先に述べた社会情勢とジェネレーションXという小説、陰鬱なサウンドでHello How Low?(どれくらい酷い?)と歌うSmells Like Teen Spiritの大ヒット。
これらから導き出されたのは、「Nirvanaの音楽はX世代の不安や焦燥、憤りを表現したもの」だという結論であった。

実際に多くの若者の共感を得て、カート・コバーンは世代の代弁者として祭り上げられるようになった。

一方のPearl Jamも91年リリースのTenが大ヒットしたことにより、同じく世代の代弁者として祭り上げられたのだが、Nirvanaと比べると歌詞が理解しやすい。
Smells Like Teen Spiritsと並んでX世代のアンセム(代表する歌)となったAliveを紹介しよう。

彼女は言った
お前が父さんだと思っていた人は
父さんじゃなくて…
お前が13歳 一人で家で座っていたとき
本当の父さんは死んでいった
お前に会わせられなくて御免よ

彼女はゆっくり歩き
まもなく若い男に出会う
あんたのものよと彼女は言った
俺はこの日のことを何も思い出せない
その情景以外は
今じゃそれも見えない
(Pearl Jam / Aliveの歌詞)

パール・ジャムのアライヴアライヴこの曲から感じられるのは離婚、それが原因で生じる孤独。
すでに説明したように、ジェネレーションXは子供の頃に大離婚時代の煽りを受けた世代だ。
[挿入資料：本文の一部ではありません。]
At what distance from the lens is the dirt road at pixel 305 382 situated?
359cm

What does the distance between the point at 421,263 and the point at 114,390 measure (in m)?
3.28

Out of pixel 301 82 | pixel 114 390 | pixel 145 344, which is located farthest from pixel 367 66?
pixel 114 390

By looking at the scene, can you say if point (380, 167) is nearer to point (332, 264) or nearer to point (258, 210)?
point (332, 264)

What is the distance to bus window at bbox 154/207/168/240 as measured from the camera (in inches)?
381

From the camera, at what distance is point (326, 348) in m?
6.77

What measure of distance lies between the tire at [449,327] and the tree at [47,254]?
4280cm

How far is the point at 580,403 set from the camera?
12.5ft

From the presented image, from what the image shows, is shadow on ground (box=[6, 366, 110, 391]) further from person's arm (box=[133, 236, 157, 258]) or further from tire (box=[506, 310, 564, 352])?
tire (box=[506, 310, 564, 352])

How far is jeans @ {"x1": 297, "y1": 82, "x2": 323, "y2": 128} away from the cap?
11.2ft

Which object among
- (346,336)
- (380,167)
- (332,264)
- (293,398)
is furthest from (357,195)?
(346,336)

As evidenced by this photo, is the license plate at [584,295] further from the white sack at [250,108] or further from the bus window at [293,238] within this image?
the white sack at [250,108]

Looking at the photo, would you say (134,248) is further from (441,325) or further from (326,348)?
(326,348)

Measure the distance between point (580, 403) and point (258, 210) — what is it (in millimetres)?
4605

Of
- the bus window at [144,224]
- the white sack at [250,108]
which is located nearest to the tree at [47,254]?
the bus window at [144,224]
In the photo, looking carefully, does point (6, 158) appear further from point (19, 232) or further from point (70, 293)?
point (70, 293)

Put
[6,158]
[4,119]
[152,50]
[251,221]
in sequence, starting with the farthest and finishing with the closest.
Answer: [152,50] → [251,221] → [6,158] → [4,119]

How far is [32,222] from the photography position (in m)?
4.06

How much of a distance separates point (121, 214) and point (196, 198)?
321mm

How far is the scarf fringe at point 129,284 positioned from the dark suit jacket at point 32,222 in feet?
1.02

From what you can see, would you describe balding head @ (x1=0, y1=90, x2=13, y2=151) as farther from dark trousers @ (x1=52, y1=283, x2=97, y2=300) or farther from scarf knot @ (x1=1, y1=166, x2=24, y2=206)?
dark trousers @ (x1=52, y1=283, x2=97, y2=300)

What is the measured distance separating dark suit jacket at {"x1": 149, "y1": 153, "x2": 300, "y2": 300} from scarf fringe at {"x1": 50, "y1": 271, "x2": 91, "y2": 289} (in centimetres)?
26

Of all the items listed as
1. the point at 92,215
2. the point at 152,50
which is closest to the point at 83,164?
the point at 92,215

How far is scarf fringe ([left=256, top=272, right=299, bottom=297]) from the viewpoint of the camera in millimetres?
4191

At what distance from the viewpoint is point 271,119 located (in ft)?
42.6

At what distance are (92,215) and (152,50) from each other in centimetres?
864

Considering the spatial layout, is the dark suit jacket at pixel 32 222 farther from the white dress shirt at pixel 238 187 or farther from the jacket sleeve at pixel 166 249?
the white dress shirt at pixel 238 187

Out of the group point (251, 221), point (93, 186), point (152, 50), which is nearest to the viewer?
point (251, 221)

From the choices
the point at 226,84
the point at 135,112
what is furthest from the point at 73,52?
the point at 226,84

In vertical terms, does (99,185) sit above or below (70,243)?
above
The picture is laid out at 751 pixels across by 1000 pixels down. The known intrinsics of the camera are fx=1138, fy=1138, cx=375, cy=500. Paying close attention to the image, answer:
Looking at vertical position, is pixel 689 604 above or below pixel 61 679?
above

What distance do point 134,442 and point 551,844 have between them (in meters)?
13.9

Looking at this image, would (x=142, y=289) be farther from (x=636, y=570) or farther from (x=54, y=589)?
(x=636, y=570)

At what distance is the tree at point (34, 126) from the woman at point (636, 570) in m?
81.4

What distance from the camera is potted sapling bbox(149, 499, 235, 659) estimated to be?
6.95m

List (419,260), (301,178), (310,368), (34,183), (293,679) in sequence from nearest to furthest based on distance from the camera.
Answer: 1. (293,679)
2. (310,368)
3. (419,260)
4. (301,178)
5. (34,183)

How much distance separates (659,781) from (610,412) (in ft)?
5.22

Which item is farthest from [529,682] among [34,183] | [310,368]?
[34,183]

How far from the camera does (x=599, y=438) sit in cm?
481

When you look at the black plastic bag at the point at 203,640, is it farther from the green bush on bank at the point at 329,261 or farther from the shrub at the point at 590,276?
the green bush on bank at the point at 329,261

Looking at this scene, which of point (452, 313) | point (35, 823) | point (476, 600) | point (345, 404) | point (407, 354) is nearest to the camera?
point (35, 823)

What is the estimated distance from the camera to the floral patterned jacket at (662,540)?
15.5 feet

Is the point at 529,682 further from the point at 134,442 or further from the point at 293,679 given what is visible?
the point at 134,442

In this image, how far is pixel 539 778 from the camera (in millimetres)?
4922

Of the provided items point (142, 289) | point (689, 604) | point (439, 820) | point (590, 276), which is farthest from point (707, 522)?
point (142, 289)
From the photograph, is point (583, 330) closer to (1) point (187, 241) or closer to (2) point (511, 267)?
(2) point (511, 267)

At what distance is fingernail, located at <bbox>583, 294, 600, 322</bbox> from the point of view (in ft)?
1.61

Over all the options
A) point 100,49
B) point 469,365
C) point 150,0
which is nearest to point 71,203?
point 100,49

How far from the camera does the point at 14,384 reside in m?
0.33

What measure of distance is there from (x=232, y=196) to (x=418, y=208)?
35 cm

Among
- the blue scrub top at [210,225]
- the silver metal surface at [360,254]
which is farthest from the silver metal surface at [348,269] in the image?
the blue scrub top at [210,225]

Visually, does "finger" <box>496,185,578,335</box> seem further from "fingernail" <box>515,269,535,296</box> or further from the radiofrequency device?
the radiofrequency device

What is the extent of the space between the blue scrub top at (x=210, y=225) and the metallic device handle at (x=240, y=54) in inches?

最後に補足しておくが、カート・コバーンもエディ・ヴェーダーも、他の世代の代弁者扱いされた人々も個人的に思ったことを音楽にしただけだ。
しかし、予想外にも多くの人々に影響を与え、世代の代弁者として期待されたことは、後に彼等を苦しめることになった。

(R.E.M.が世代の代弁者とされたことについて)馬鹿げているよ。だってそうだろ。
一人の米国に暮らす白人が、大勢の人間のスポークスマンになれるなんて。
ただのロック・バンドのシンガーだよ。おかしいよ。
ジェネレーションXなんて、メディアが作り上げた概念だからね。
本当にジョークみたいなものさ。(R.E.M. / マイケル・スタイプ クロスビート1995年3月号から引用)

人気がある程度のレヴェルに達すると、みんな僕のパーソナル・ライフについて知りたがるようになる。
何で彼はこんなこと言ったのか、なぜ彼はこんなことをしたのか、って全てを僕の物語にしようとしたんだ。
僕はそんなの嫌だったし、とにかくあの雰囲気がいたたまれなかった。

それでも僕は音楽を作り続けたんだ。
その代わりどうなったかというと、「オーケー、僕は僕の言いたいことを言うよ。でも本心はこの絵の後ろ側に隠すから」ってなるわけだ。
もちろん、(歌詞に)本心は描くけどそれを前面には描かない。
でもそうやったおかげで、今ようやくあの気の狂った状況を沈めることができた。